# Workshop: Genetic Programming

The objective of this workshop is to implement a genetic programming algorithm to evolve a program that can solve the Lunar Lander problem.

The Lunar Lander problem is a classic reinforcement learning problem where the objective is to land a spacecraft on the moon. The spacecraft has two engines that can be used to control the spacecraft. The engines can be turned on or off, and the thrust of each engine can be set to one of three levels: -1, 0, or 1. The spacecraft has a limited amount of fuel, and the goal is to land the spacecraft on the moon with as little fuel as possible.

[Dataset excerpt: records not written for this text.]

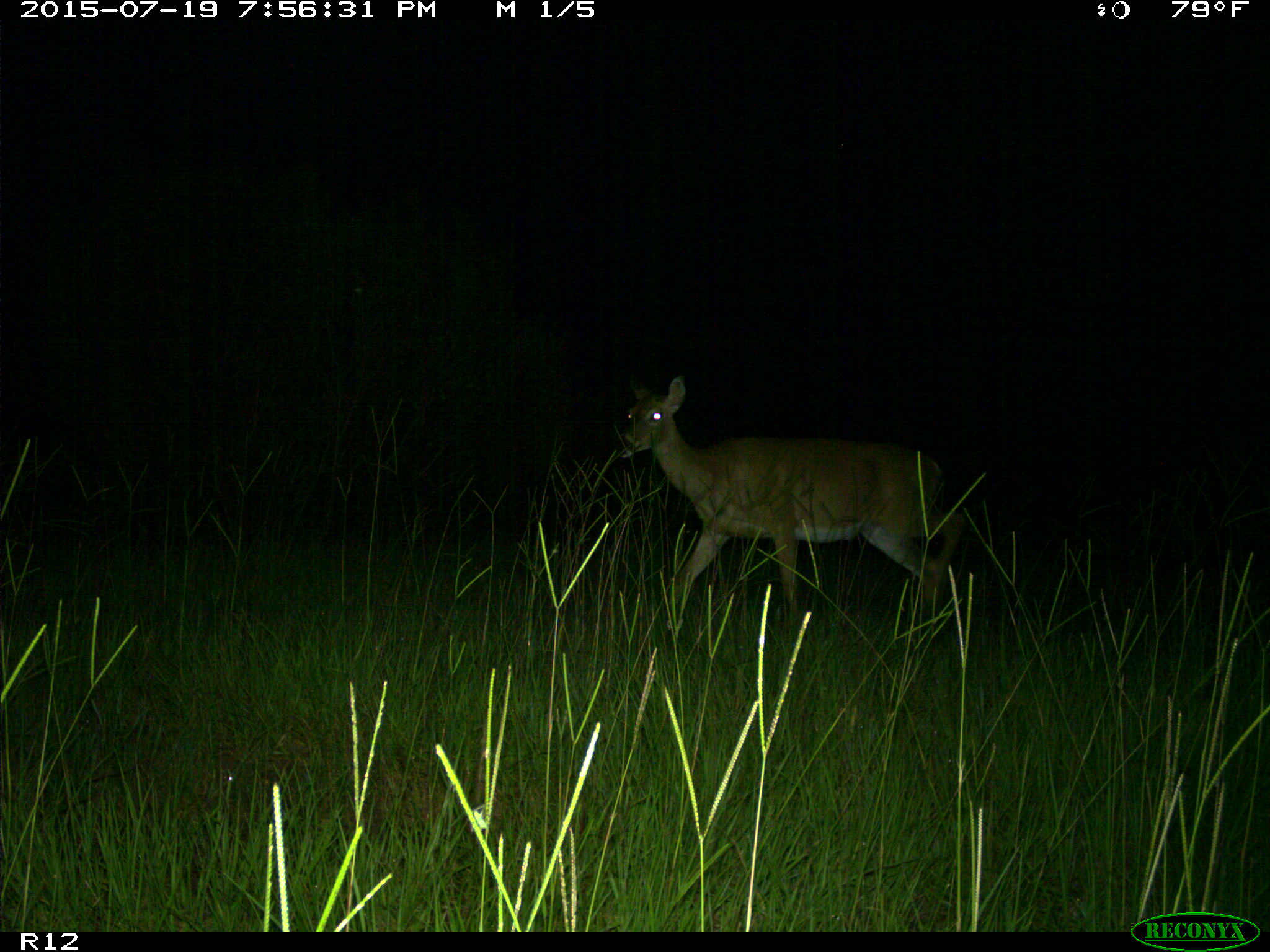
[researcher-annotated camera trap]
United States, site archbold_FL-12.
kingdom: Animalia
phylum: Chordata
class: Mammalia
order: Artiodactyla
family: Cervidae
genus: Odocoileus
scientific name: Odocoileus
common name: deer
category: unidentified deer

To use the Lunar Lander problem in this workshop, we will use the [OpenAI Gym](https://gym.openai.com/) library. The OpenAI Gym library provides a collection of reinforcement learning problems, including the Lunar Lander problem. The OpenAI Gym library also provides a Python interface to the Lunar Lander problem, which we will use in this workshop.

> Multiple problem can resolve during your installation of OpenAI Gym (If you have any problem with the Box2D installation, here are some [PythonH error](https://stackoverflow.com/questions/21530577/fatal-error-python-h-no-such-file-or-directory), [Swig error](https://stackoverflow.com/questions/54252800/python-cant-install-box2d-swig-exe-failed-with-error-code-1)

In [1]:
import gymnasium as gym

def get_env():
    return gym.make('LunarLander-v2', render_mode="rgb_array")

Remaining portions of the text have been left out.